Problem/Motivation
Follow-up to #2356991-12: PostgreSQL: Fix tests in search test group that shows that parts of the search query are run (notably: the count query is created) even when the search term has only 1 character. This sets up problems with query altering and unpredictable behaviour in tests, such as PostgreSQL problems.
Proposed resolution
Do not run search query when there are fewer then 3 characters in the search term [replace 3 with the actual setting value, of course!]. There may also be other conditions when the search query should not run; check for these as well.
The fix is to add a preExecute() method to the SearchQuery extender, which will abort queries if there is a problem. This is the standard way to abort query; SearchQuery was previously using a non-standard method that only aborted in execute() but allowed countQuery() to run.
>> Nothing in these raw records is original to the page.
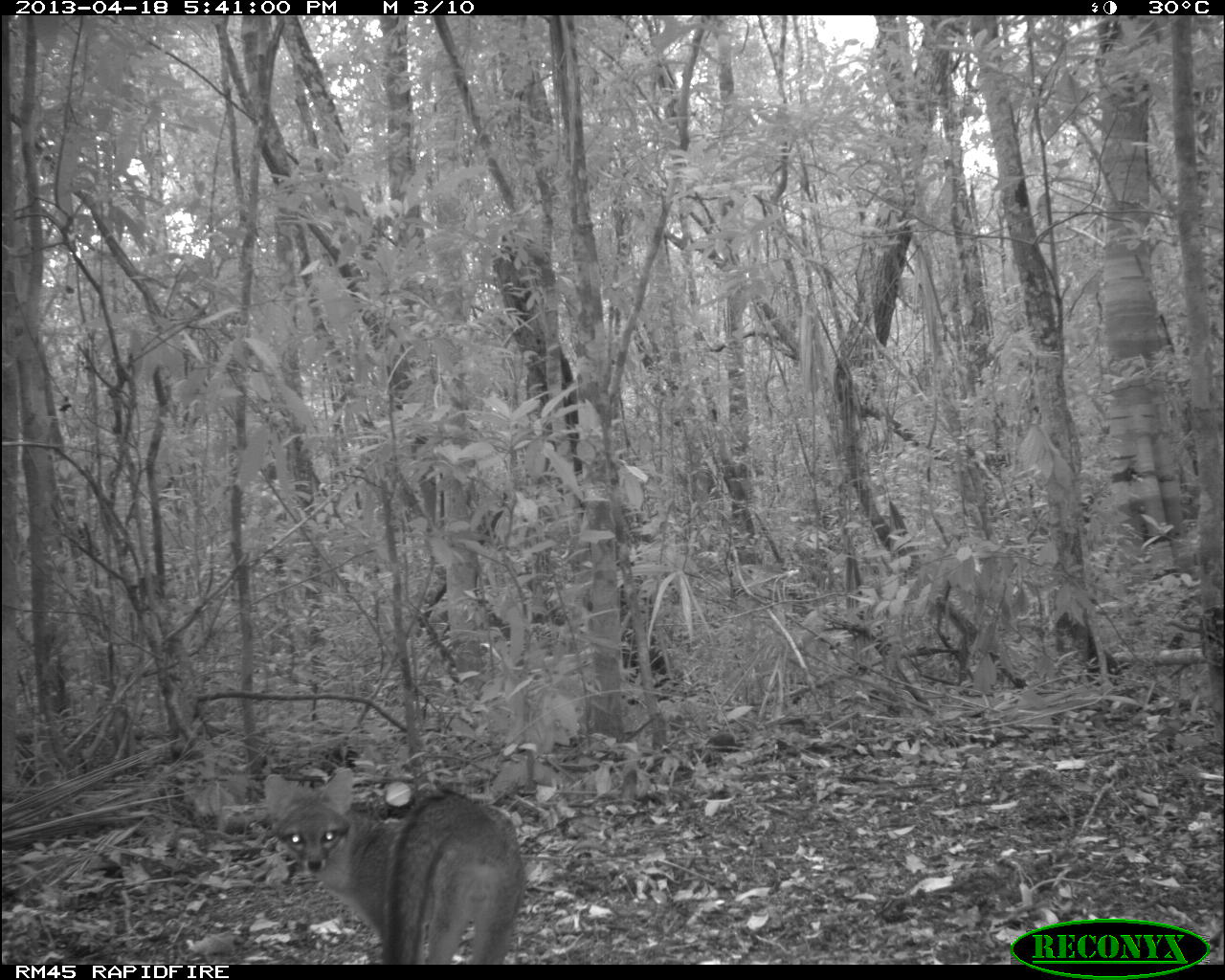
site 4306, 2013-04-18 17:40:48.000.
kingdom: Animalia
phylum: Chordata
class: Mammalia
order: Carnivora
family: Canidae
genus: Urocyon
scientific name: Urocyon cinereoargenteus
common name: gray fox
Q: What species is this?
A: Urocyon cinereoargenteus (gray fox).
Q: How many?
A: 1.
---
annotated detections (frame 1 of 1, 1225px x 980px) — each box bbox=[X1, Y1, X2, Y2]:
urocyon cinereoargenteus: bbox=[259, 763, 525, 964]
During the course of patching this, we also noticed that it's vitally important that the Pager extender be added to queries after SearchQuery. This is a fundamental quality of Pager extender -- it needs to be last so that its counts/pagination/limits are correct. So we added a couple of lines to the Pager extender class to document this. It's slightly maybe out of scope for this issue, but it's only a couple of lines of docs and it came up during patching (one of the attempted fixes was to change the order of extenders in NodeSearch, but this didn't work, see failed patch in comment #6, and explanation of why this doesn't work in comment #16).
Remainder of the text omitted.